J.K. Rowling’s ex-husband admits to slapping her - ‘I’m not sorry’

Last Modified: 9th Sep

In response to J.K. Rowling’s recent essay where she called her first marriage “violent”, her first husband Jorge Arantes admitted to slapping her but denied “sustained abuse.” They had first met in a bar in Porto one evening in 1992 while she taught English and was writing Harry Potter.

According to The Sun, 52-year-old ex-drug addict and father to Rowling’s daughter Jessica, Arantes said, “I slapped Joanne — but there was not sustained abuse. I’m not sorry for slapping her. If she says that, that’s up to her. It’s not true I hit her.”

After being quizzed about his own admission ten years ago that he had hit her on the night she left him, the former TV journalist added, “Yes. It is true I slapped her. But I didn’t abuse her.”

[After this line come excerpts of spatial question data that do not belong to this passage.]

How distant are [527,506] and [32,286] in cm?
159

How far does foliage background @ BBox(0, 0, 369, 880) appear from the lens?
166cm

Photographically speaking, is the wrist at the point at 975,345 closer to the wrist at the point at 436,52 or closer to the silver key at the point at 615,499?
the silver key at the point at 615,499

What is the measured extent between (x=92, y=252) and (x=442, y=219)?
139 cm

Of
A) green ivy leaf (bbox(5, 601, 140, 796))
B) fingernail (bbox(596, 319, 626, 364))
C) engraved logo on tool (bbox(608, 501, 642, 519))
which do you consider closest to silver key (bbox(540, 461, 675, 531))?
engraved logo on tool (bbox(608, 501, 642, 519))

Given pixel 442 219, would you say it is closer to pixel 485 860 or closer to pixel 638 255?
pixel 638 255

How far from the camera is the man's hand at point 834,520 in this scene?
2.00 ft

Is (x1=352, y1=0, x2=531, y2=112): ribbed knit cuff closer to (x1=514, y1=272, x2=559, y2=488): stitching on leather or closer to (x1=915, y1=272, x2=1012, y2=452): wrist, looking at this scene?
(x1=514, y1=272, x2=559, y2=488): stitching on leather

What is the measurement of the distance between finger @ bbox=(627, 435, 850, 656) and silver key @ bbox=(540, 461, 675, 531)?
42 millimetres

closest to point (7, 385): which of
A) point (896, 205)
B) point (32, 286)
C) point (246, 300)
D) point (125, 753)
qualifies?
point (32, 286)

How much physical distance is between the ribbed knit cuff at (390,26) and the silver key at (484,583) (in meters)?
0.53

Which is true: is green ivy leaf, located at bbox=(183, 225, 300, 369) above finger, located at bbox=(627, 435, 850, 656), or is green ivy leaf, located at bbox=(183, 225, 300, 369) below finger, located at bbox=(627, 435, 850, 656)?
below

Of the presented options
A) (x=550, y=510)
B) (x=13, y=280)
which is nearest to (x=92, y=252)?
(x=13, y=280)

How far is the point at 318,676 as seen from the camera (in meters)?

JK Rowling, Jorge Arantes in 1999 (Image: Daily Express)

The 54-year-old Harry Potter writer J.K. Rowling revealed on Wednesday she had suffered domestic abuse in her first marriage and had been sexually assaulted — though she did not identify the attacker.

Her revelation of her past comes after her controversial tweets about transgender people, where she said only women could menstruate.

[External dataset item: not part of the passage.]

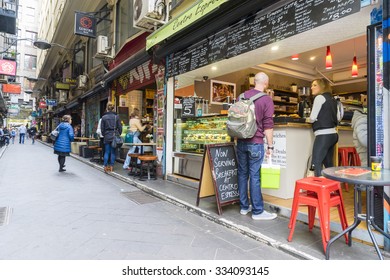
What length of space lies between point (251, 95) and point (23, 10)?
5358 centimetres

Responding to the criticism, she took to social media in a lengthy post,

“I’ve been in the public eye now for over twenty years and have never talked publicly about being a domestic abuse and sexual assault survivor. This isn’t because I’m ashamed those things happened to me, but because they’re traumatic to revisit and remember. I’m mentioning these things now not in an attempt to garner sympathy, but out of solidarity with the huge numbers of women who have histories like mine, who’ve been slurred as bigots for having concerns around single-sex spaces.”

J.K. Rowling, Neil Murray (Image: Rex Features)

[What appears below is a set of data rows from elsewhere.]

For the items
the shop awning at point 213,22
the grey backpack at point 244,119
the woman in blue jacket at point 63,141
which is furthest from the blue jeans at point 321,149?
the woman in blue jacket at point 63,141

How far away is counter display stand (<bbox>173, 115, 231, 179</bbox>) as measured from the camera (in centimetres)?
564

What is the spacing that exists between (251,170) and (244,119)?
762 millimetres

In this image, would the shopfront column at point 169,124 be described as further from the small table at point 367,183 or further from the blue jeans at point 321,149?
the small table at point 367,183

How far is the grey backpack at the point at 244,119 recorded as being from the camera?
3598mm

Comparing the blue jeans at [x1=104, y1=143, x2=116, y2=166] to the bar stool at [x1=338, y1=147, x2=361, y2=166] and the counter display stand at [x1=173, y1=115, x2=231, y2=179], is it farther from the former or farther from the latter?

Rowling is now happily married to Neil Murray, a doctor for 19 years. 

She continued, “I managed to escape my first violent marriage with some difficulty. But I’m now married to a truly good and principled man, safe and secure in ways I never in a million years expected to be. However, the scars left by violence and sexual assault don’t disappear, no matter how loved you are, and no matter how much money you’ve made.”